◆ What needs to be done
The listing beneath should be written out in full, exactly as shown.
#####
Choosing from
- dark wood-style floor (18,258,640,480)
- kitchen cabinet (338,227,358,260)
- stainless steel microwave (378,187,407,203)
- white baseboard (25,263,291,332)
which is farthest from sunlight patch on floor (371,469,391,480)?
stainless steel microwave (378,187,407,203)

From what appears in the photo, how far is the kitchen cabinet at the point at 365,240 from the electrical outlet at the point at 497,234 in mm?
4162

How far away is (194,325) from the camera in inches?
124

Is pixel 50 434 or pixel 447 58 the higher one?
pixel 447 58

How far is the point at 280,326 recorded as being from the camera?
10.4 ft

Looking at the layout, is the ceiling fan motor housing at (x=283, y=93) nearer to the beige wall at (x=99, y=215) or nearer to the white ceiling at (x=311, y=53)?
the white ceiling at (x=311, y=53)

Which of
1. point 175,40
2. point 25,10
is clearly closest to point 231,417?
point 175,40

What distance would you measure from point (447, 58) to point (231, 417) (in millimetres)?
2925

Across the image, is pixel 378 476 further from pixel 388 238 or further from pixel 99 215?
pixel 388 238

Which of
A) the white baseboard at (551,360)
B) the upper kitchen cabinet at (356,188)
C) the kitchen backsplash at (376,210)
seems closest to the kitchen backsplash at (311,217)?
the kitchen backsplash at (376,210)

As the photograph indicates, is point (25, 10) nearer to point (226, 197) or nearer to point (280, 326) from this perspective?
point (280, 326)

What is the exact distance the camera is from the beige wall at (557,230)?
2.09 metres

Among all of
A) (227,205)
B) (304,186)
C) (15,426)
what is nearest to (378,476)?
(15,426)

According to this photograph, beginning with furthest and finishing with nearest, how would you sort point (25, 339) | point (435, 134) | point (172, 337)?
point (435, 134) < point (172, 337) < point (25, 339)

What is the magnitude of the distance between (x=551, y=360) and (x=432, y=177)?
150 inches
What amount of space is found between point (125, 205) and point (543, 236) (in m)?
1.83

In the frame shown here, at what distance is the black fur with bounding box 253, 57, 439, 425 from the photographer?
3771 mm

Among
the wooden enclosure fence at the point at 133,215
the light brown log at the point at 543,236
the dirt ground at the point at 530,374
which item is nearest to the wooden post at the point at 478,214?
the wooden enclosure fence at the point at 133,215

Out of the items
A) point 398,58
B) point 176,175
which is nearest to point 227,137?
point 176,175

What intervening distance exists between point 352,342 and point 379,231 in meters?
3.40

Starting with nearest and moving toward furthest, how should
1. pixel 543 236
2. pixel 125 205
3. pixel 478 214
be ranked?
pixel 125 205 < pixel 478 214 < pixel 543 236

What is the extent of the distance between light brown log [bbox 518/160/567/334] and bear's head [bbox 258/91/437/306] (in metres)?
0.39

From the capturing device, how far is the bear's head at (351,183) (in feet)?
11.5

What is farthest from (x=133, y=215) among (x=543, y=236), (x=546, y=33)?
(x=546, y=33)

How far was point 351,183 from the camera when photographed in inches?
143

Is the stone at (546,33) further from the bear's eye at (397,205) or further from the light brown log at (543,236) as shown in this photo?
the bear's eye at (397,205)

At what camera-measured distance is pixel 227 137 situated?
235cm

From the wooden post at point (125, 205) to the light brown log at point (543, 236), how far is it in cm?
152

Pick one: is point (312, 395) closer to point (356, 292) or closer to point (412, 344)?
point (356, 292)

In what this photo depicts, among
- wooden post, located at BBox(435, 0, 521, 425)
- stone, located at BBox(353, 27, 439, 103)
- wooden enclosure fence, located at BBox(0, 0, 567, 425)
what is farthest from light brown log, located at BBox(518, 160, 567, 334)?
#####
◆ Answer in full
Choosing from
- dark wood-style floor (18,258,640,480)
- kitchen cabinet (338,227,358,260)
- stainless steel microwave (378,187,407,203)
- white baseboard (25,263,291,332)
which is farthest from sunlight patch on floor (371,469,391,480)?
stainless steel microwave (378,187,407,203)

From what appears in the photo, how far is the kitchen cabinet at the point at 365,240 from the electrical outlet at the point at 497,234 in mm?
4162

How far away is (194,325) from the camera in inches?
124

Is pixel 50 434 or pixel 447 58 the higher one?
pixel 447 58

How far is the point at 280,326 recorded as being from the camera?
10.4 ft

Looking at the layout, is the ceiling fan motor housing at (x=283, y=93) nearer to the beige wall at (x=99, y=215) or nearer to the white ceiling at (x=311, y=53)?
the white ceiling at (x=311, y=53)

Which of
1. point 175,40
2. point 25,10
is clearly closest to point 231,417?
point 175,40

What distance would you measure from point (447, 58) to point (231, 417) (in millimetres)?
2925

Across the image, is pixel 378 476 further from pixel 388 238 or further from pixel 99 215?
pixel 388 238

Which of
A) the white baseboard at (551,360)
B) the upper kitchen cabinet at (356,188)
C) the kitchen backsplash at (376,210)
seems closest to the kitchen backsplash at (311,217)?
the kitchen backsplash at (376,210)

As the photograph indicates, is point (25, 10) nearer to point (226, 197) or nearer to point (280, 326) from this perspective?
point (280, 326)

What is the exact distance the camera is from the beige wall at (557,230)?
2.09 metres

Among all of
A) (227,205)
B) (304,186)
C) (15,426)
what is nearest to (378,476)?
(15,426)

According to this photograph, beginning with furthest and finishing with nearest, how would you sort point (25, 339) | point (435, 134) | point (172, 337)?
point (435, 134) < point (172, 337) < point (25, 339)

What is the magnitude of the distance between (x=551, y=360) and (x=432, y=177)?
150 inches
What amount of space is found between point (125, 205) and point (543, 236) (in m)?
1.83

In the frame shown here, at what distance is the black fur with bounding box 253, 57, 439, 425 from the photographer?
3771 mm

Among
the wooden enclosure fence at the point at 133,215
the light brown log at the point at 543,236
the dirt ground at the point at 530,374
which item is nearest to the wooden post at the point at 478,214?
the wooden enclosure fence at the point at 133,215

Out of the items
A) point 398,58
B) point 176,175
which is nearest to point 227,137?
point 176,175

What intervening distance exists between point 352,342 and point 379,231 in meters?
3.40

Starting with nearest and moving toward furthest, how should
1. pixel 543 236
2. pixel 125 205
3. pixel 478 214
be ranked?
pixel 125 205 < pixel 478 214 < pixel 543 236

What is the extent of the distance between light brown log [bbox 518/160/567/334] and bear's head [bbox 258/91/437/306] (in metres)?
0.39

From the capturing device, how far is the bear's head at (351,183) (in feet)?
11.5

What is farthest from (x=133, y=215) among (x=543, y=236), (x=546, y=33)?
(x=546, y=33)

How far was point 351,183 from the camera when photographed in inches?
143

Is the stone at (546,33) further from the bear's eye at (397,205) or further from the light brown log at (543,236) as shown in this photo?
the bear's eye at (397,205)

At what camera-measured distance is pixel 227 137 situated?
235cm

From the wooden post at point (125, 205) to the light brown log at point (543, 236), how far is it in cm?
152

Pick one: is point (312, 395) closer to point (356, 292) or closer to point (412, 344)?
point (356, 292)

In what this photo depicts, among
- wooden post, located at BBox(435, 0, 521, 425)
- stone, located at BBox(353, 27, 439, 103)
- wooden enclosure fence, located at BBox(0, 0, 567, 425)
what is farthest from light brown log, located at BBox(518, 160, 567, 334)?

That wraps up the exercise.